Точно вспоминающий что-то далекое, точно влекомый силой притяжения, он подошел к ней, к этой новой, и с жутким чувством робости и смущения пригласил ее на вальс, и вот словно
И в антракте он снова подошел к новой, и в руках его было блюдечко с мороженым, и все жутко смотрел: как возьмет она, эта новая, блюдечко, что скажет ему?

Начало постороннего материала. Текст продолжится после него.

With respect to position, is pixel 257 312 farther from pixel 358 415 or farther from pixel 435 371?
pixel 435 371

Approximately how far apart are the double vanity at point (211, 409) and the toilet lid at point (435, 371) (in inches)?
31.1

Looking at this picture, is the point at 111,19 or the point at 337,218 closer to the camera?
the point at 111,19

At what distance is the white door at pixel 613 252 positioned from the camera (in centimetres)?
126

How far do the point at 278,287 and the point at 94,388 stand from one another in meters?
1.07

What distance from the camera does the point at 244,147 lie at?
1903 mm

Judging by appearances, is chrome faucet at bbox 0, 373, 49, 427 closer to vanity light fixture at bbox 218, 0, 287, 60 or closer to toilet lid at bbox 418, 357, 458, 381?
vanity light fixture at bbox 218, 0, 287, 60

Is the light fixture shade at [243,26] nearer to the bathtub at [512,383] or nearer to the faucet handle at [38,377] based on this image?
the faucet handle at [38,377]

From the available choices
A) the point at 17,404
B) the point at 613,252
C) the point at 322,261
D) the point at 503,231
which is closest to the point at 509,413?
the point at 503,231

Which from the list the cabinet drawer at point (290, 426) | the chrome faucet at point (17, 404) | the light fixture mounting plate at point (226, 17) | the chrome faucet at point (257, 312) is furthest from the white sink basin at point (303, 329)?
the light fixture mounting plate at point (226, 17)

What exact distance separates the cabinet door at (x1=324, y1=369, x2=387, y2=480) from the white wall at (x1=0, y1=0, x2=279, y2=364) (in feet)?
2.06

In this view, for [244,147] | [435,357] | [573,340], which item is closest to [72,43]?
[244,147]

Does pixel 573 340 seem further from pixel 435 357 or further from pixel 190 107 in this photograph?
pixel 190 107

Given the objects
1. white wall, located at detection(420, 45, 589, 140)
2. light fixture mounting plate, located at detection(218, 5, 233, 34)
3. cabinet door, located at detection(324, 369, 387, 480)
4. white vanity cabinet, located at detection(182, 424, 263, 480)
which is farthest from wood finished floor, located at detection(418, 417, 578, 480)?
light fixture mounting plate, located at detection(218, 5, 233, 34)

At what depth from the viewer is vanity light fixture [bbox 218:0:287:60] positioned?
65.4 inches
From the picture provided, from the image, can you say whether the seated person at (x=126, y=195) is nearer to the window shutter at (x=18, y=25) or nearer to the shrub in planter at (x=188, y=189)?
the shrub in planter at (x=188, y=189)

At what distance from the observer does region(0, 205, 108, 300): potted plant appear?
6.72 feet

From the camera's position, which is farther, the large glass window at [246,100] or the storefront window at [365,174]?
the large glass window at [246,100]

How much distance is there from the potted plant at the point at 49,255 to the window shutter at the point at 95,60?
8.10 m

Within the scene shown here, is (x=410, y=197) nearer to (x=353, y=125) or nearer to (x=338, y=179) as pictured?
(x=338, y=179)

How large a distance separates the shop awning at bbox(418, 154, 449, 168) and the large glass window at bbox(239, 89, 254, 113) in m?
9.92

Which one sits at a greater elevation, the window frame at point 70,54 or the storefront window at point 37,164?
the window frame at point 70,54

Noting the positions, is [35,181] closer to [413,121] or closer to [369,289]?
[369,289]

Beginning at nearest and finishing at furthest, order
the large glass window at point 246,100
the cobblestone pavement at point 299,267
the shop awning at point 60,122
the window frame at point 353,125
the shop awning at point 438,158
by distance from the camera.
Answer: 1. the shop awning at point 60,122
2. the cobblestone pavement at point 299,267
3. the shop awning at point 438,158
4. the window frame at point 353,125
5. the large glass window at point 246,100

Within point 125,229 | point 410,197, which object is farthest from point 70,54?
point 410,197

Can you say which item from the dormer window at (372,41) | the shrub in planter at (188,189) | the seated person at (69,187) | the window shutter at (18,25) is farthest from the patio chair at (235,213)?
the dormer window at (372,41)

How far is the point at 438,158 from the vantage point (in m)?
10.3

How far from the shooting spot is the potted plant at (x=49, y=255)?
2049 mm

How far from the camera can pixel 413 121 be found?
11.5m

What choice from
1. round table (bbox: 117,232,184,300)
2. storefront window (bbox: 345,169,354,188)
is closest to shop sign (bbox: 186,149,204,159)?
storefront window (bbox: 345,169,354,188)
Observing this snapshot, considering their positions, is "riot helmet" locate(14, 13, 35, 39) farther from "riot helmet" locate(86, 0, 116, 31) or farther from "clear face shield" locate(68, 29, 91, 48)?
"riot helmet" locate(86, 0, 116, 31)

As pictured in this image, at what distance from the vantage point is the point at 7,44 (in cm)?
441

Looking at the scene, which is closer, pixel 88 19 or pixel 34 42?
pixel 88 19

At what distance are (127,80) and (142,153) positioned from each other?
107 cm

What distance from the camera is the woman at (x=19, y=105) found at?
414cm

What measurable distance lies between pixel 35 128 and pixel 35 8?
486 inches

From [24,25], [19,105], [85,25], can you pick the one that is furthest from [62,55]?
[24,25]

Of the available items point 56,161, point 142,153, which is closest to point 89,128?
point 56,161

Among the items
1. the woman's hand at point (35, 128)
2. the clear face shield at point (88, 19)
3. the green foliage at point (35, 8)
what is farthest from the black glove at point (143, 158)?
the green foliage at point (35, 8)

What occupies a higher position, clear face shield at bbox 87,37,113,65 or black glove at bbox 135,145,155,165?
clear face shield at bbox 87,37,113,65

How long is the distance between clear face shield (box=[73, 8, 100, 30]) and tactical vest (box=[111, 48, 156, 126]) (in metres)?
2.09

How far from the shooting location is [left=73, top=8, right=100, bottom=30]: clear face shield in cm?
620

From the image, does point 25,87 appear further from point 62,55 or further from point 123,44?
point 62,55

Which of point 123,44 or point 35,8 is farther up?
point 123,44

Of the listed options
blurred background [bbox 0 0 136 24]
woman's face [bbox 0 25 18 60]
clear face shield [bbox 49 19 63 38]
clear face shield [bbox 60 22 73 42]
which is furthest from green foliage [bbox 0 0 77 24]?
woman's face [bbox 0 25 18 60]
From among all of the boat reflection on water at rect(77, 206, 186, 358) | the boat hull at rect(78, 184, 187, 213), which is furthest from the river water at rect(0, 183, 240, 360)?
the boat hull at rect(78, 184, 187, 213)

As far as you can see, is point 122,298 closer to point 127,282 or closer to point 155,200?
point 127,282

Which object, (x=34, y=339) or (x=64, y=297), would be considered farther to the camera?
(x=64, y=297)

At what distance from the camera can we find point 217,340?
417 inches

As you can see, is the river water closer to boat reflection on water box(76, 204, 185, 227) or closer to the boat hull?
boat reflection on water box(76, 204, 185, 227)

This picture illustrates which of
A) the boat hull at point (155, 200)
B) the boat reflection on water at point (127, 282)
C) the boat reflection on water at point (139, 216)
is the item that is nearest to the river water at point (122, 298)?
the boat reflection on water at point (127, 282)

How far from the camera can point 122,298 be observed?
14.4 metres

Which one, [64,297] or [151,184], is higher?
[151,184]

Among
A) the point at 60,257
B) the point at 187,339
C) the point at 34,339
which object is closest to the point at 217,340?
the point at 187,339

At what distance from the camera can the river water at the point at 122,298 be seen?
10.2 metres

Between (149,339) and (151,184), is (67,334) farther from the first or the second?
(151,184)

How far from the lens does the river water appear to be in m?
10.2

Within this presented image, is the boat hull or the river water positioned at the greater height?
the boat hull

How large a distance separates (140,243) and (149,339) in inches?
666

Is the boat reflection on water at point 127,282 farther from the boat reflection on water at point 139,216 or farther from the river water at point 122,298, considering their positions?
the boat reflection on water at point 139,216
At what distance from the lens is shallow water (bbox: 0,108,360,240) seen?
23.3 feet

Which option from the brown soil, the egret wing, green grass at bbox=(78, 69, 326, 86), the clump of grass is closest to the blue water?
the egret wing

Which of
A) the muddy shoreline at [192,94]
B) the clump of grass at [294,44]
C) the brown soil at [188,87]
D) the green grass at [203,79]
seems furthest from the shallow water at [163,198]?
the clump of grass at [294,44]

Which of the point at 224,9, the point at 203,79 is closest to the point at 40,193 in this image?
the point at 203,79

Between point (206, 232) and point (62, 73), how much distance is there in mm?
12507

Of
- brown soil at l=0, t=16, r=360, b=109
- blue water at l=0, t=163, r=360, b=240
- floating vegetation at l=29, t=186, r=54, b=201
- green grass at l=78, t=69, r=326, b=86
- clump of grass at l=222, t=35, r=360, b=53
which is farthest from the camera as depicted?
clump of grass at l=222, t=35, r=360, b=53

И не случилось ничего резкого и неприятного, и все же было не то, приблизительное было: сладкое приближение, воспоминание и боль; что-то прежнее, бесконечно-милое, обреченное — и в то же время только эхо: и в этих глазах строгих опущенных, и в этом серьезном складе неулыбавшихся губ. Но и отражение было дорого: не она ли, прежняя, жила в ней, в этой новой, — первая, вечно первая и единая в этой вновь пришедшей?
И теперь, после Пасхи, когда вновь начались занятия и исчезла и эта, она вдруг как-то с прежней слилась. Точно обе соединились в одном воспоминании, точно новая приобрела все черты ушедшей. Был влюблен и Умитбаев, и уж конечно в Нелли, это объединяло двоих. Не хотелось говорить о любви тайное нечуткому киргизу, но общее было можно сказать, то общее, что не разрывало тайны, и разговорам этим стали посвящаться ночи и дни.
Хотя сны и были еще ровные, были невозмущенные, но за час до звонка, словно по уговору, наскоро умывшись, они двое шли вниз и садились на подоконнике и говорили шепотом о любимых, о том, что без любви нельзя жить и что без любимой нельзя умереть.
По пансионскому обычаю усаживались они в громадном казенном окне один против другого, с вытянутыми вдоль подоконника ногами. Черное небо сияло на них звездами, скупо горели зажженные служителем лампы, и было так сладко в этом таинственном сумраке говорить о самом таинственном сердца: о любви к ней.
— Нет, ты скажи еще раз, как увидел ее, — говорил Умитбаев.
И рассказывал Павел прерывающимся голосом; жутко ловились и впитывались Умитбаевым его тихие сбивчивые слова. Ведь рассказывать надо было осторожно, чтобы не раскрыть всего; говоря об одной, надо было хранить в сердце другую.
— Она одета была в бальное платье, — говорил Павлик, чувствуя уколы в сердце. — Плечи у нее были голые, и одну руку свою она положила мне на плечо. Вербеной от волос ее пахло. Она не улыбнулась мне, Умитбаев, и в этом была какая-то особенная радость.
— Я завидую тебе, — говорил Умитбаев. — Я танцую лучше тебя, но меня так не любят, как тебя, все.
— Тебя любят, Умитбаев.
— Меня любили только в степях. У наших девушек волосы черны и жестки, как грива коней. Они не вьются, а лежат прямо. Волосы жестки, как трава наших степей.
— Я обнял ее, и мы кружились в вальсе, и я искоса глядел на нее и все вспоминал. Она склонилась ко мне головой, и я хотел умереть, потому что лицо ее было прекрасно и строго. И потом она, тут же, при всех, внезапно, когда я склонился к ней в танце, подняла свое лицо и коснулась моей щеки губами.